LIFX to bring one of life’s essentials into the heart of the digital age. The result is a ‘smartbulb’ which is entirely controllable via an app on your iPhone or Andorid, giving you a multitude of options over your lighting. Not only that, but the new bulbs are much more environmentally friendly, and due to their LED components will last for an amazing 25 years.

The smartbulbs are connected to your WIFI network, and are controlled via the downloadable app. This app has a built in dimmer switch, complete RGB colour wheel which allows you to change the colour of the bulb to any shade, and allows you to visualise your music through your bulbs. The app even harnesses your phones GPS to turn your lights off when you leave, and turn them on when you’re nearing home. But just in case you’re worried about what would happen if you lost your phone, you can of course still use the light switch to operate the smartbulbs. They’ve literally thought of everything.

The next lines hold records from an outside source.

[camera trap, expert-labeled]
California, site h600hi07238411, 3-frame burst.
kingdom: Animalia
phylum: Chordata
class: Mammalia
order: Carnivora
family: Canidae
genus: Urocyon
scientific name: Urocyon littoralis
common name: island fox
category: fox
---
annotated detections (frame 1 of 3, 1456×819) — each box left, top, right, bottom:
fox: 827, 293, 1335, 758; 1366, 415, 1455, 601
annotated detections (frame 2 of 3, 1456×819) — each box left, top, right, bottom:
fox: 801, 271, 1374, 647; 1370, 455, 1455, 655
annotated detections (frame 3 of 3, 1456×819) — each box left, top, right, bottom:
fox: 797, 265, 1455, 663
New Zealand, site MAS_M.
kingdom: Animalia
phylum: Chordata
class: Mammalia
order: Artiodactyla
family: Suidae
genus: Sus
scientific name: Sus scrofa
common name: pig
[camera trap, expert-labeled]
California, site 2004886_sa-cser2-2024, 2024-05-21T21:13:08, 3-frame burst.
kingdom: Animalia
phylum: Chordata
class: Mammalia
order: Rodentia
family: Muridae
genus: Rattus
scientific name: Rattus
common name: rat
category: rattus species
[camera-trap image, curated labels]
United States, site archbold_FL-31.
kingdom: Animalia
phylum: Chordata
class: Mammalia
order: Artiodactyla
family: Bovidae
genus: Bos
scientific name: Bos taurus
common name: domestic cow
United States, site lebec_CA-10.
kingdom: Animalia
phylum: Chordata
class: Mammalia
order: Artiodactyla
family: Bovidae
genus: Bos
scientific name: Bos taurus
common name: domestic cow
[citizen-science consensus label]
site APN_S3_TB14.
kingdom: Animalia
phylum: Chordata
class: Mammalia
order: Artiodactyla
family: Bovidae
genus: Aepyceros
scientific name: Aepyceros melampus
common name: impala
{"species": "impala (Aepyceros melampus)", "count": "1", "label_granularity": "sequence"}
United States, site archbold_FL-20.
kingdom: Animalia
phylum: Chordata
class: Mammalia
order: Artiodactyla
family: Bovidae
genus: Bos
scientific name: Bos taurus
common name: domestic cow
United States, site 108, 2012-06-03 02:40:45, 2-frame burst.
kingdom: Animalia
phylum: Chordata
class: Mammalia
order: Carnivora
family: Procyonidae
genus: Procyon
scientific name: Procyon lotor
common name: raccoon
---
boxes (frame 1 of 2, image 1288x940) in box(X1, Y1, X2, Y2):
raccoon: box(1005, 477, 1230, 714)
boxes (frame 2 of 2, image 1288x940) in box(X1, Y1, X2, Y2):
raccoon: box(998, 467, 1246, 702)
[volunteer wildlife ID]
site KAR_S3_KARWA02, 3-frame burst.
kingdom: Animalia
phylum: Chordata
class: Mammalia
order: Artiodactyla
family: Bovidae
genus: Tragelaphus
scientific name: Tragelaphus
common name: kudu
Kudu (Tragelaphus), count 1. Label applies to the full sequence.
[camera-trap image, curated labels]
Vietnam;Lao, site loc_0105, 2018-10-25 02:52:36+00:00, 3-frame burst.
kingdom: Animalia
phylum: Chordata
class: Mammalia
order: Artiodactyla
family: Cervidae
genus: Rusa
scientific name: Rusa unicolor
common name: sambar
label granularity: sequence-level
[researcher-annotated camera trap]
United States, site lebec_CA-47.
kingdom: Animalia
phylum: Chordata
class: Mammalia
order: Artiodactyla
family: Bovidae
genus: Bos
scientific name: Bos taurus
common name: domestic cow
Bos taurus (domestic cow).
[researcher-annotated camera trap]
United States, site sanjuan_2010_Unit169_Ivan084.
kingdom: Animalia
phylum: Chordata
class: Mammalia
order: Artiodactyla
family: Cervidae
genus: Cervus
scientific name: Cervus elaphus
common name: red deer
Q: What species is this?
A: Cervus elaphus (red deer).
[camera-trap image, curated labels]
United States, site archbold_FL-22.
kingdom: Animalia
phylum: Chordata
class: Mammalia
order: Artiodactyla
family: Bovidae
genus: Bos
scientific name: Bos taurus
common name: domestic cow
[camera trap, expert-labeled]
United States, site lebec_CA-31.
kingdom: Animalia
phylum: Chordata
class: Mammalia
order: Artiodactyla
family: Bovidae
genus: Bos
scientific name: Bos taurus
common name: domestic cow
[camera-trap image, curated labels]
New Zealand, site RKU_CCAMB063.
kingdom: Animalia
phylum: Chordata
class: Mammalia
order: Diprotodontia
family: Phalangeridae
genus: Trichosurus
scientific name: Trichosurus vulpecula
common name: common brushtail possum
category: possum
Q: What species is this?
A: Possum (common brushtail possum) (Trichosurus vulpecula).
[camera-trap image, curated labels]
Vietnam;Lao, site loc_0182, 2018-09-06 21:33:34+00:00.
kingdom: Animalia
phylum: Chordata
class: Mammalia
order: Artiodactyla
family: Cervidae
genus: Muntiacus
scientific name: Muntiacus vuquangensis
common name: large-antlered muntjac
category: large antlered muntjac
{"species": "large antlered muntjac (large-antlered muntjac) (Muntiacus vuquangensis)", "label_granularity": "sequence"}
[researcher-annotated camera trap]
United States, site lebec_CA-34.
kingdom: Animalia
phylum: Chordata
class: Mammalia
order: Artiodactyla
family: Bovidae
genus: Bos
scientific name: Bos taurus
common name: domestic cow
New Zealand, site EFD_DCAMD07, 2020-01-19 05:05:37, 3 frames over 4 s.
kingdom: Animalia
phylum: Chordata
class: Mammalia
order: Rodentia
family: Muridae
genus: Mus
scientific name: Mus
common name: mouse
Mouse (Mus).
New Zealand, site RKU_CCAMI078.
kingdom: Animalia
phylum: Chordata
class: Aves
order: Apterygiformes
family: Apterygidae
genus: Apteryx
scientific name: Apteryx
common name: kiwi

It’s not just lovers of the ‘smart-home’ who this product appeals to though, as existing light bulbs account for around 20% of energy consumption worldwide. LED technology reduces that consumption rate dramatically and due to the long life expectation of the product, waste will also be hugely reduced, resulting in a vastly greener lighting solution.

The brainchild of Australian inventor Phil Bousa, LIFX has spent over six months in the production and testing stage, and it was only with the launch of the projects Kickstarter page on 15th September that the dream started to become a reality. As it stands LIFX has recieved over $1,300,000 (the original target was a tenth of that) in donations in only 16 days, and with pledges now all sold out, the product will head into production shortly.

But if you weren’t one of the lucky people who paid £42 for one of the first smartbulbs, then you will have to register your interest with them on their website, and wait for the next batch to be released in 2013. Although after a century’s wait for a re-imagined light bulb, what’s another year?